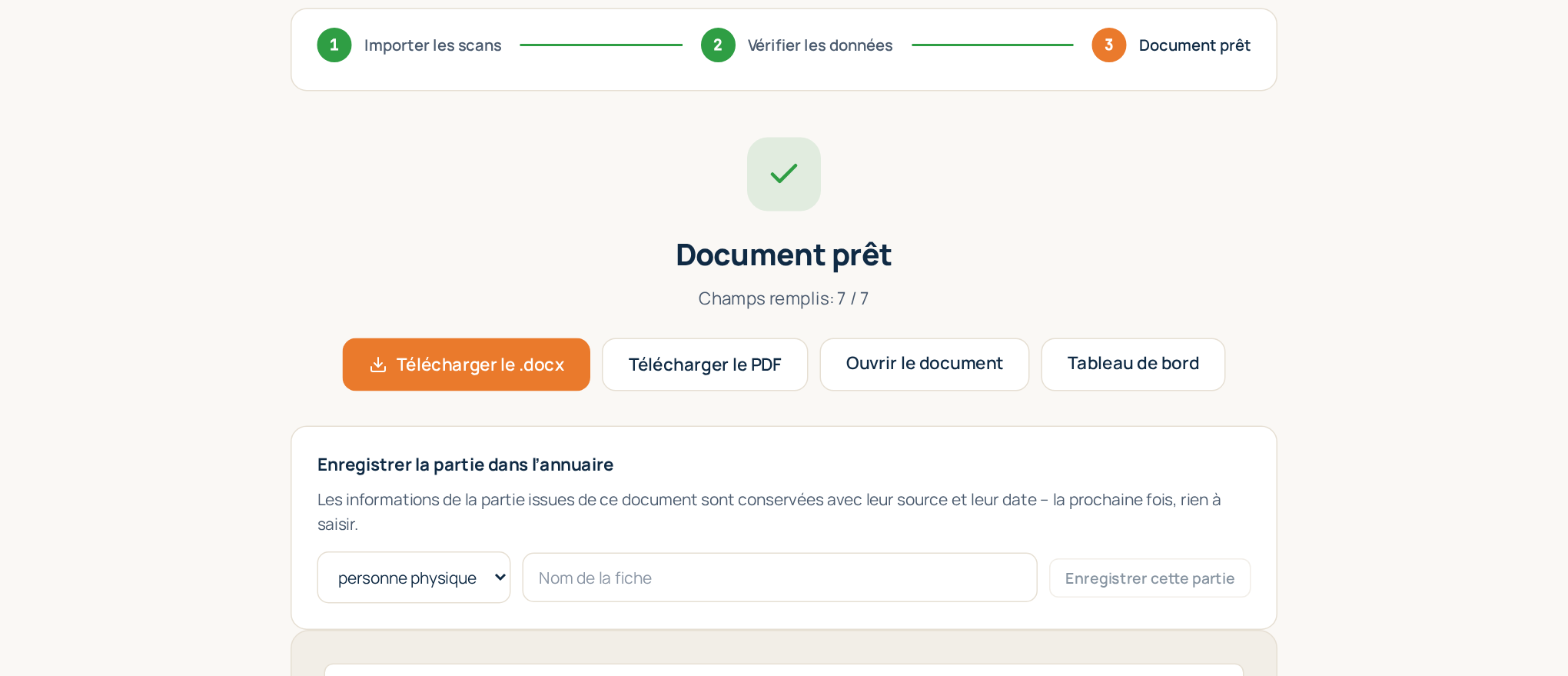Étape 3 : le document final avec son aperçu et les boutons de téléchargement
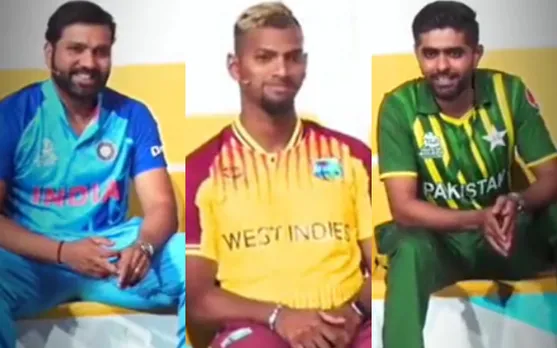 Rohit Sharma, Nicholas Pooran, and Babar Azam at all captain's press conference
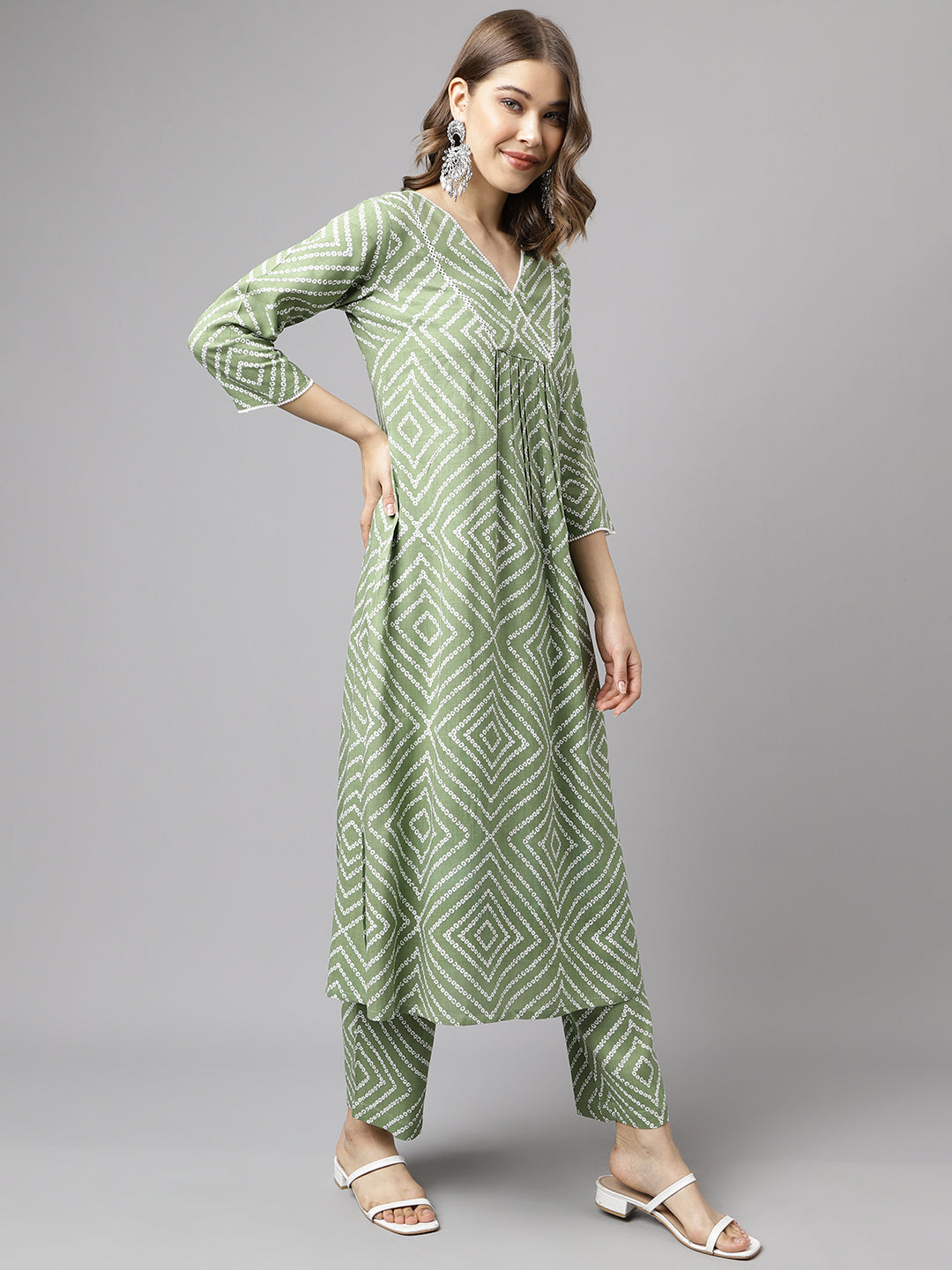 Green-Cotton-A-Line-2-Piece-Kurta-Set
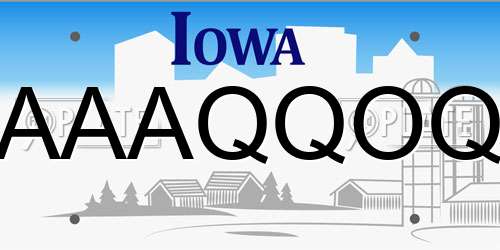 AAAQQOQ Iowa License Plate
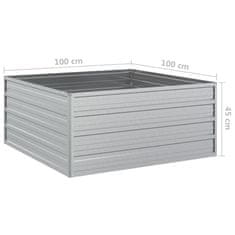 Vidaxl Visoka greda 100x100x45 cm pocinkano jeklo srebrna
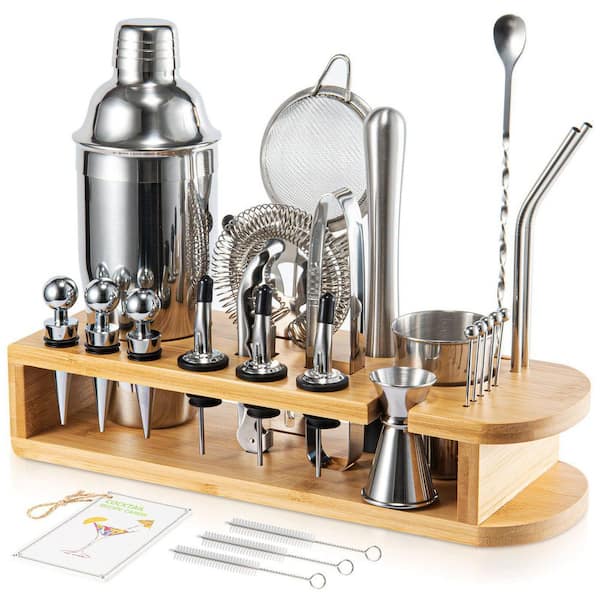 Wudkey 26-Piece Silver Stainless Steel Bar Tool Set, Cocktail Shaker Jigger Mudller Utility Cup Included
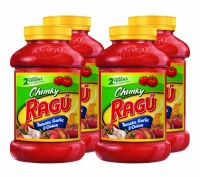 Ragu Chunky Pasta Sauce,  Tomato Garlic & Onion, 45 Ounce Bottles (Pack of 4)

==

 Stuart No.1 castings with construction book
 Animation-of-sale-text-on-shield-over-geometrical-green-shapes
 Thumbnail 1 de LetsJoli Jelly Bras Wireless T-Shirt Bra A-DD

* _WORK ITEM_:
Within the listing above, write out the stretch from the line with "Green-Cotton-A-Line-2-Piece-Kurta-Set" through the line with "Ragu Chunky Pasta" exactly. Any pictures are to be left out.

* _REPLY_:
 Green-Cotton-A-Line-2-Piece-Kurta-Set
 AAAQQOQ Iowa License Plate
 Vidaxl Visoka greda 100x100x45 cm pocinkano jeklo srebrna
 Wudkey 26-Piece Silver Stainless Steel Bar Tool Set, Cocktail Shaker Jigger Mudller Utility Cup Included
 Ragu Chunky Pasta Sauce,  Tomato Garlic & Onion, 45 Ounce Bottles (Pack of 4)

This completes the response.